Opus 4.7's standout: precise instruction adherence, taking prompts literally where prior Clades skipped or loosened them—prompts for older models may now 'produce unexpected results,' requiring retuning. Theo prefers this: "I like models that do what you tell them." Claude Code and some tools lag adaptations (fixed post-release).

Yet literalism skips verification: Modernizing a 4-year-old Ping video service codebase (Next.js 12, React 17), it planned concisely (remove LogRocket, bump deps)—but proposed Next.js 15 (2 years outdated vs. 16) and Tailwind 4 (disruptive migration), ignoring 'latest versions' due to no web search, relying on stale training data. Ran 1 hour before catch, fixed to 16 (another 30 mins), still broke builds. Failed harness rules (read files before updates). Script for ZshRC cloning (hidden dir, main branch, env copy) carried untracked files erroneously.

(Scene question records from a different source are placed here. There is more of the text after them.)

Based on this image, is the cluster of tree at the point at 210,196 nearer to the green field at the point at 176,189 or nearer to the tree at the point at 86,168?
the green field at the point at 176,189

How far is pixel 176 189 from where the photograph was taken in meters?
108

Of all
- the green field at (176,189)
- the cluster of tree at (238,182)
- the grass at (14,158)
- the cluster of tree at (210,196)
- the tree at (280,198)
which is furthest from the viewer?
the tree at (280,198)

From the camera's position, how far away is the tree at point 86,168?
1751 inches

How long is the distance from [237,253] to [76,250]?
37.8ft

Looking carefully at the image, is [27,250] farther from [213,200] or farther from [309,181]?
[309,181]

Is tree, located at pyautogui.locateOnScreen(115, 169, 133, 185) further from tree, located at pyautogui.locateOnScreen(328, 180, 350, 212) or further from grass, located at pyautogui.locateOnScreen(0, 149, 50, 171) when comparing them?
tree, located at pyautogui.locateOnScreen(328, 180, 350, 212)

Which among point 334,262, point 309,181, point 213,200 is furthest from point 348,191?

"Despite being better at following instructions, it's really bad at understanding the definitions of things and that it doesn't have the latest information." This reveals the cost: fidelity over initiative, amplifying knowledge gaps.

Claude Code Harness: The Real Regression Culprit

Theo's hot take: No true model dumbing (API benchmarks stable, slight dips negligible vs. o1 consistency). Blame Claude Code's 'shitty and poorly maintained' state—constant slop additions (rules, tools, prompts) degrade performance. "If you have a carpenter who is incredibly talented and every few weeks you replace three of their tools with plastic and you fill their toolbox with expletive mud, they're going to perform worse..." Anthropic's internal tools differ vastly from public ones (unlike OpenAI/Google), hyping models internally while public gets 'lobotomized' versions. Token efficiency improves (fewer on most settings, better perf), but Max burns absurd amounts.

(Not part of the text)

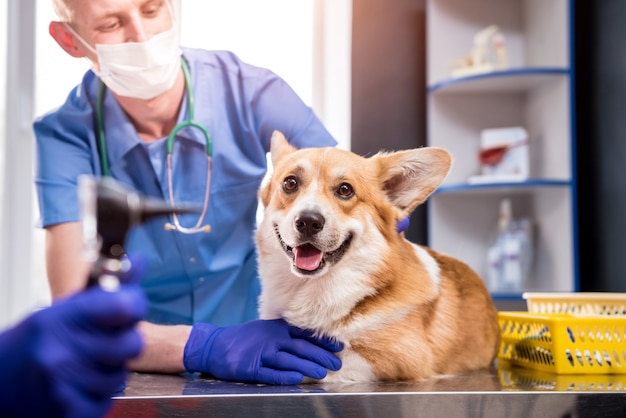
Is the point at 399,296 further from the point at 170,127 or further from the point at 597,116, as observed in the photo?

Community echoes: React's Ricky saw similar in Sonnet; fixes rolled unevenly. Theo watched quality degrade mid-session, mirroring beer analogy: "much like me drinking beer, this model just gets dumber the more you do it."

Initial hype faded: Good plans/conversation, but unreliability kills trust. Still usable for hard coding handoffs, vision/creativity in pros (interfaces/slides/docs).

Key Takeaways

• Retune prompts for literal instruction following; test small before long runs.
• Avoid Claude Code desktop for now—use CLI/API until harness stabilizes; watch auto-updates.
• Expect safety pauses on puzzle-like tasks; apply for cyber verification if needed.
• Bump to latest deps explicitly and verify plans—model skips searches.
• Prioritize token-efficient efforts (X-High default); skip Max to avoid burn.
• Compare via API for true perf; public tools lag internal capabilities.
• Leverage vision for high-res (2576px) multimodal agents, but Google leads recognition.
• Track benchmarks skeptically—contamination inflates agentic coding scores.
• For finance/legal: Stronger analysis/models than 4.6.
• Overall: Use for supervised hard tasks, not unsupervised agents yet.